**Regarding the Claims! Claims! Claims! stream and the ternary system.**

*or ternarinception*

*-By Barney Tearspell*

**Regarding the Claims! Claims! Claims! stream and the ternary system.**

*or ternarinception*

Let’s employ some programming skills with ternary operators and a bit of logic and see where it gets us.

**definitions and notation**

Before I get into the argument let me set up some tools. You can skip or glance over these, but they're there if you need them later.

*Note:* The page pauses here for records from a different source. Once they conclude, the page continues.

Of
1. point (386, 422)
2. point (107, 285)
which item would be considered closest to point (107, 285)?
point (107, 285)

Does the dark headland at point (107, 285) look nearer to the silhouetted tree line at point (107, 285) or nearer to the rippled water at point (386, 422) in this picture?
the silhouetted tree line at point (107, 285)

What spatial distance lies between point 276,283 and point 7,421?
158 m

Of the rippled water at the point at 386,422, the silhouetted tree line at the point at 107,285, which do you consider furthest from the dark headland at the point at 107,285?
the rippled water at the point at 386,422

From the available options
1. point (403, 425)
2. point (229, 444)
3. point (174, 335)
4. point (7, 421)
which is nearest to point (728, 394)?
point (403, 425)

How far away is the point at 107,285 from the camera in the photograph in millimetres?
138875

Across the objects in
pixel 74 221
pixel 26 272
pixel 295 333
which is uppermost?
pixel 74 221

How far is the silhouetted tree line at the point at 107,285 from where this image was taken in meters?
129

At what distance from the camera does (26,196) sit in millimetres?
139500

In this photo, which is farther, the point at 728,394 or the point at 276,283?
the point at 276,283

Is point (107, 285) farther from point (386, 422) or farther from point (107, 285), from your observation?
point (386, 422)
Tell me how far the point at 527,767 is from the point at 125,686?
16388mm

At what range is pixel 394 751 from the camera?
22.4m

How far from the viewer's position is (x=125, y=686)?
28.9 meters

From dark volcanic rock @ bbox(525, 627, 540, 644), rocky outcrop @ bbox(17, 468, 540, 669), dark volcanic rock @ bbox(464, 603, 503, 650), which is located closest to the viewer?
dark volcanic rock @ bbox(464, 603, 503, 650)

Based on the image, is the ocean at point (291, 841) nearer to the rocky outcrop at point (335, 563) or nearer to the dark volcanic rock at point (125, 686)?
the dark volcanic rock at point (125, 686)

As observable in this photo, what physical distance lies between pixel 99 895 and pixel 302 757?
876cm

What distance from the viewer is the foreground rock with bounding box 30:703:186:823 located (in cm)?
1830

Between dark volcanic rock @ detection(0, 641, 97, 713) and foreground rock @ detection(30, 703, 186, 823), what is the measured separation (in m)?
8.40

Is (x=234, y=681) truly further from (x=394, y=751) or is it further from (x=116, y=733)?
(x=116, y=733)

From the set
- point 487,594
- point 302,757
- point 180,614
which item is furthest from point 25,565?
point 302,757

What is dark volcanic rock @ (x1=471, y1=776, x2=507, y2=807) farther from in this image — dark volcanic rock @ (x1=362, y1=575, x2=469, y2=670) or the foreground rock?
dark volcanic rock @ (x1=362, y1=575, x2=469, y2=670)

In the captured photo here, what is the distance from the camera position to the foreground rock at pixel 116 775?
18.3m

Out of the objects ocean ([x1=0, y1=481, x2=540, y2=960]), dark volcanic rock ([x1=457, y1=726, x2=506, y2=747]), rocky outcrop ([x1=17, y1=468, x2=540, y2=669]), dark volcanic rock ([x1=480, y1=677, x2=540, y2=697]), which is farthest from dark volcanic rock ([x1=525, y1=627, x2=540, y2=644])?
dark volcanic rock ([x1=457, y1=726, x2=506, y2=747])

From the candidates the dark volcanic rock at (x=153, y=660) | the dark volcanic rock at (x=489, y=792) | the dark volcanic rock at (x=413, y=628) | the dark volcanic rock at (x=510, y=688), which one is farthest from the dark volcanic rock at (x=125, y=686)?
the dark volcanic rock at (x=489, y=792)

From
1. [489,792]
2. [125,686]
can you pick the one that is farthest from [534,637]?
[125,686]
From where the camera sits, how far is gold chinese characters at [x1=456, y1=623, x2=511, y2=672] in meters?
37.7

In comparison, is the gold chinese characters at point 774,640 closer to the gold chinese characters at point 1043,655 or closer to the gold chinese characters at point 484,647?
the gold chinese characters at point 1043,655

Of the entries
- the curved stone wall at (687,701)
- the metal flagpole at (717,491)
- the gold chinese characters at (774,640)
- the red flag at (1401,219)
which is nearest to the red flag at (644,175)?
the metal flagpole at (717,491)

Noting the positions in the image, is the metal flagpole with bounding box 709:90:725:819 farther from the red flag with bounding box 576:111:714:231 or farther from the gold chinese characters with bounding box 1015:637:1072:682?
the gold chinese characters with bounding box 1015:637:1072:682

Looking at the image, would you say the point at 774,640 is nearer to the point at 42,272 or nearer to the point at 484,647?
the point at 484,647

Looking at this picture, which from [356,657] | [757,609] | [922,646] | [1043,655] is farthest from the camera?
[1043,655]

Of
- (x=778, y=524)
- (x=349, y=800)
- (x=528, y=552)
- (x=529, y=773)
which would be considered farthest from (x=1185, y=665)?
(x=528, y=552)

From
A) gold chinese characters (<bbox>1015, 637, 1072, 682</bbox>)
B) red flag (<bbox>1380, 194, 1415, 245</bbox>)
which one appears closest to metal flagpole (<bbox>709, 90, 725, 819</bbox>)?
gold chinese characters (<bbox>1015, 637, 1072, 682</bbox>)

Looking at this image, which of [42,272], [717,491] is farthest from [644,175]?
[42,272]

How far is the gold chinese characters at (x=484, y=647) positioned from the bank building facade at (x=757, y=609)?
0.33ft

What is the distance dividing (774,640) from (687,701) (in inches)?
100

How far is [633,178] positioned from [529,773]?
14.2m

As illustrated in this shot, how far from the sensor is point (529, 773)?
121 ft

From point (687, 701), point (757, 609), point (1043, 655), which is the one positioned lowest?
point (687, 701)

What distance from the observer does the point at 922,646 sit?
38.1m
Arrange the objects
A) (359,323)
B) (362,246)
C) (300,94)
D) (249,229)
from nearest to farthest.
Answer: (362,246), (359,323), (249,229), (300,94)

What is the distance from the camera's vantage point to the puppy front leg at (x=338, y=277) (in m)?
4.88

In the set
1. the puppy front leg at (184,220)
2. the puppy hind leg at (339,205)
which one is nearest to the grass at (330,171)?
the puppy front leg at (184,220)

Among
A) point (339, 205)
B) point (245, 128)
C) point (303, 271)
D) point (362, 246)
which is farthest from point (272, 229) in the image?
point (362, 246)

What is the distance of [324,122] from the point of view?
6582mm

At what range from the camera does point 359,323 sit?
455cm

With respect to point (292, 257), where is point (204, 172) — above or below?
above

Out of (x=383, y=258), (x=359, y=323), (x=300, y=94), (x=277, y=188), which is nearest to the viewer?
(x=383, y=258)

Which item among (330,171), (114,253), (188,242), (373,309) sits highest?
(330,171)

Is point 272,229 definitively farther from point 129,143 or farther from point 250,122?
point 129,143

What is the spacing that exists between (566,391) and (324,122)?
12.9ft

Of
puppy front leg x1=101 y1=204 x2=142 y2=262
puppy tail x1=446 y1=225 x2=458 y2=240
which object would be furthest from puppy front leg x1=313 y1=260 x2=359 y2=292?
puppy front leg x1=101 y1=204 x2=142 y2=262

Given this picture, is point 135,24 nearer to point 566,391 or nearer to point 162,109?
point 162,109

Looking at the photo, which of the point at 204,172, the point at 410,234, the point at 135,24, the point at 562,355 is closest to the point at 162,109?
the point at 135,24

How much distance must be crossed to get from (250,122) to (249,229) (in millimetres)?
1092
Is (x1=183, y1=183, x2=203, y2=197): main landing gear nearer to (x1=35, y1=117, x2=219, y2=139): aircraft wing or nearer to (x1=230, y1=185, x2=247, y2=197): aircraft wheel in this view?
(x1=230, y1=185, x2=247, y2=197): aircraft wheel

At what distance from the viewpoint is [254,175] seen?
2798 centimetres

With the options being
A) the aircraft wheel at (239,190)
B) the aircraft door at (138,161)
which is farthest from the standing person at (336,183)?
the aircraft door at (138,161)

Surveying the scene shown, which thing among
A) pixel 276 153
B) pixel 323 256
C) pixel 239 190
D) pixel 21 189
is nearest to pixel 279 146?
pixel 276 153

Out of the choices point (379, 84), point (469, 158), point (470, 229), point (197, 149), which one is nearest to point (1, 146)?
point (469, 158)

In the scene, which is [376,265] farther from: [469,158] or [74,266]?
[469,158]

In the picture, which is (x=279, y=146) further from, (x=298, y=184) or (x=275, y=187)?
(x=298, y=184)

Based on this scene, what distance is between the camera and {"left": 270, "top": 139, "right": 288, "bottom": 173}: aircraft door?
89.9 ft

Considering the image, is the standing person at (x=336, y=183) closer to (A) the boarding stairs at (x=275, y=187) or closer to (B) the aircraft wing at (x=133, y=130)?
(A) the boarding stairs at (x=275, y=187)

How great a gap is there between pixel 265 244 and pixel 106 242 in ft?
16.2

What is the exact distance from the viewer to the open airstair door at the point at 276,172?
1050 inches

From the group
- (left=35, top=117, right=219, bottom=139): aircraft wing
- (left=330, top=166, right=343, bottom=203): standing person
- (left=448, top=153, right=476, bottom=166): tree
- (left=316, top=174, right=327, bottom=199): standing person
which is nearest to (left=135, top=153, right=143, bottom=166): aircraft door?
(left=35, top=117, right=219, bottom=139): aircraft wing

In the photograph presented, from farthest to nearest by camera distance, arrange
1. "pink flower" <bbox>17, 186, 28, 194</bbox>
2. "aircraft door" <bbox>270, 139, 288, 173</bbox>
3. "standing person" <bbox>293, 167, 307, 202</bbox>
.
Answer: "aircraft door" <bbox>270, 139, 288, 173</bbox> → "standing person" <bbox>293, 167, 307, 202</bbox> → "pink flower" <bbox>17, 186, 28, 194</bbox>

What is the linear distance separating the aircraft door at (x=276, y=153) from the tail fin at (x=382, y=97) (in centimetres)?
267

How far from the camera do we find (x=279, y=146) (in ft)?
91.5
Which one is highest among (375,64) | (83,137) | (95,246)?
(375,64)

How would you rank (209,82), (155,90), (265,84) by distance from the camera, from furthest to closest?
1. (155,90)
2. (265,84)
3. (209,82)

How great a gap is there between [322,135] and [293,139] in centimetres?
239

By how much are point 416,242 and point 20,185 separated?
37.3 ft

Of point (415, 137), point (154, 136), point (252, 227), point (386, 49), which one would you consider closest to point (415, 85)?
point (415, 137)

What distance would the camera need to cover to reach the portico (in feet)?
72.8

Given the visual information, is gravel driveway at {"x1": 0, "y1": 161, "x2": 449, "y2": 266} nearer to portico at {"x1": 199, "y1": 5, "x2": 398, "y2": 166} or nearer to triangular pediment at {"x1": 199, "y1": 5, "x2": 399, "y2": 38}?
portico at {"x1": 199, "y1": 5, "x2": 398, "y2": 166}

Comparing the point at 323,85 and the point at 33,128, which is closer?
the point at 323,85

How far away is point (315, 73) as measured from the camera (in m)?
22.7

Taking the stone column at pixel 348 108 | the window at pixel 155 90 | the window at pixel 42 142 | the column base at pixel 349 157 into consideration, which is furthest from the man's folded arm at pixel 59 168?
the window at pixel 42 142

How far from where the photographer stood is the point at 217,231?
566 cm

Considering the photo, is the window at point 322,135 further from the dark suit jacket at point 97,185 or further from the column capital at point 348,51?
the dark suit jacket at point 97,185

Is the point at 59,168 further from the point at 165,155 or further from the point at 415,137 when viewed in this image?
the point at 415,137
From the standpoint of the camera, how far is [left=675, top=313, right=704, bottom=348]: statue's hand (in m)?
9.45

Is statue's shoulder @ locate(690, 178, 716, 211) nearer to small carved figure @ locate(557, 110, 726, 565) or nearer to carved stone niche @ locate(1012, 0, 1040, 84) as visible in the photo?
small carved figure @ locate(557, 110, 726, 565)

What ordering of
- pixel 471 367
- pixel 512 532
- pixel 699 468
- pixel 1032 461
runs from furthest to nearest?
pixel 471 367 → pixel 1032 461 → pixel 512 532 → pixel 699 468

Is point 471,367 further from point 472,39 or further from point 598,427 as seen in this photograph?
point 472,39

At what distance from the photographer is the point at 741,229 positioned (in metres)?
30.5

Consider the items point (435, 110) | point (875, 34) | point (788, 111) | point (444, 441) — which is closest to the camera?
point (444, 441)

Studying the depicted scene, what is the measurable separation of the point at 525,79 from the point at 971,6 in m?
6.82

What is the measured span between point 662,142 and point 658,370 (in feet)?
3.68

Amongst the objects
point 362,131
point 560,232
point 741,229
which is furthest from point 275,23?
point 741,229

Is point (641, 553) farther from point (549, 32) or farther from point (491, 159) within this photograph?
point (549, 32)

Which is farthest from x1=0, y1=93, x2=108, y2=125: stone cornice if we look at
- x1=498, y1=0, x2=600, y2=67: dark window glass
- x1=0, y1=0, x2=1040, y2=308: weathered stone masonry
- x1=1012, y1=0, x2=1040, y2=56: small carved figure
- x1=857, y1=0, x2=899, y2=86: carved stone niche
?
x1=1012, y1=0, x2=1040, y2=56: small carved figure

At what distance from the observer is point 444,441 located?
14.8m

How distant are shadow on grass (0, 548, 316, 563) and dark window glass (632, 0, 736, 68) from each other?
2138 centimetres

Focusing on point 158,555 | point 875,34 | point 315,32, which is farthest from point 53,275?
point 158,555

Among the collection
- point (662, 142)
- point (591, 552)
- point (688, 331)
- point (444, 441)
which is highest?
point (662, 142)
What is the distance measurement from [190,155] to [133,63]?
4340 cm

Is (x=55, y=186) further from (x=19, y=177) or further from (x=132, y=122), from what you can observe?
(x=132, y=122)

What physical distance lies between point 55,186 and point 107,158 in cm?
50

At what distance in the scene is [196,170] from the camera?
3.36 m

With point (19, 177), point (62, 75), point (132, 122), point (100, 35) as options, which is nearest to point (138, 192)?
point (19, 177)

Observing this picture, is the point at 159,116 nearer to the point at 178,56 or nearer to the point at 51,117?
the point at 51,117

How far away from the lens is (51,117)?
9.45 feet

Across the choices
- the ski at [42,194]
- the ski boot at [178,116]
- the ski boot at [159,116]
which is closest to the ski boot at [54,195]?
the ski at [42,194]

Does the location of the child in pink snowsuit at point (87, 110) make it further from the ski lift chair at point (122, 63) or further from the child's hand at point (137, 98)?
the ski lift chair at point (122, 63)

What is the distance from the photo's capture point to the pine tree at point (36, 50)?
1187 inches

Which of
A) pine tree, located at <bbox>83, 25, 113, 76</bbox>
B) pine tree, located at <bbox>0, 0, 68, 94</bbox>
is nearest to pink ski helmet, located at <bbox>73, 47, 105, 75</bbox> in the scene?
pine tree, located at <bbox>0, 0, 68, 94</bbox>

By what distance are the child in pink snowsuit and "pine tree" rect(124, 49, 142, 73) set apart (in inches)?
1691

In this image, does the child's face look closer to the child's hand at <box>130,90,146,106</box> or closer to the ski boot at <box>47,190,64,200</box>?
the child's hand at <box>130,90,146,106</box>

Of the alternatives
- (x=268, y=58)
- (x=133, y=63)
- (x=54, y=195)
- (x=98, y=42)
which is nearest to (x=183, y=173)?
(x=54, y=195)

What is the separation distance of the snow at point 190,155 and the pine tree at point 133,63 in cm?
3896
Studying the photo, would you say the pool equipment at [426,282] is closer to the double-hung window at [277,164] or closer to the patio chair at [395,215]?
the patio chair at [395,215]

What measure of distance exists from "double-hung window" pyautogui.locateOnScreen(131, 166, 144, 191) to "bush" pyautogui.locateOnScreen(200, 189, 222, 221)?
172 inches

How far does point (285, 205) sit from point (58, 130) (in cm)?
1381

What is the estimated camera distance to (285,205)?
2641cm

We assume that it is only possible to hold one of three positions on any proposition

A = Accept

B = Reject

C = Abstain

Given any proposition P one can then make three derived propositions P' of the form:

PA ⇔ position on P is 'Accept'

PB ⇔ position on P is 'Reject'

PC ⇔ position on P is 'Abstain'

The ternary system must then be applicable to each of those statements but must retain logical consistency, so each statement must infer meaning about the other statements.

PA ⇔ PAA ∧ PBB ∧ PCB

In other words:

*Accepting P is equivalent to Accepting PA AND Rejecting PB AND Rejecting PC*

And the relation can be written as:

PAA ⇔ PBB ∧ PCB

*Accepting PA is equivalent to Rejecting PB And Rejecting PC*

In other words:

*Accepting P is equivalent to neither Rejecting nor Abstaining from P*

Solving this derived set of propositions gives complete information about the position on P.

This chain of derived statements should hold all the way down to the axioms if the system is to be consistent

**disagreeing with TheRumpus**

+TheRumpus Account has claimed that statements like not-accept are illegal because they lead to contradiction.

I disagree. Statements that

*are contradictions*are illegal, but statements that are not contradictions are fine-just-fine (but might be

*incomplete*).

The way in which this becomes crystal clear for me is to see it from an outsiders perspective trying to find out what some person's position is

So lets write the legal positions.

**The set where I agree with TheRumpus**

PAA ⇒ PBB ∧ PCB

*position is known: the person Accepts P (e.g., Theism)*

PBA ⇒ PAB ∧ PCB

*position is known: the person Rejects P (e.g., Hard Atheism)*

PCA ⇒ PAB ∧ PBB

*position is known: the person Abstains on P (e.g., Agnosticism)*

Since the position is known, any of these sufficiently answers the question:

“What position does the person hold on P?”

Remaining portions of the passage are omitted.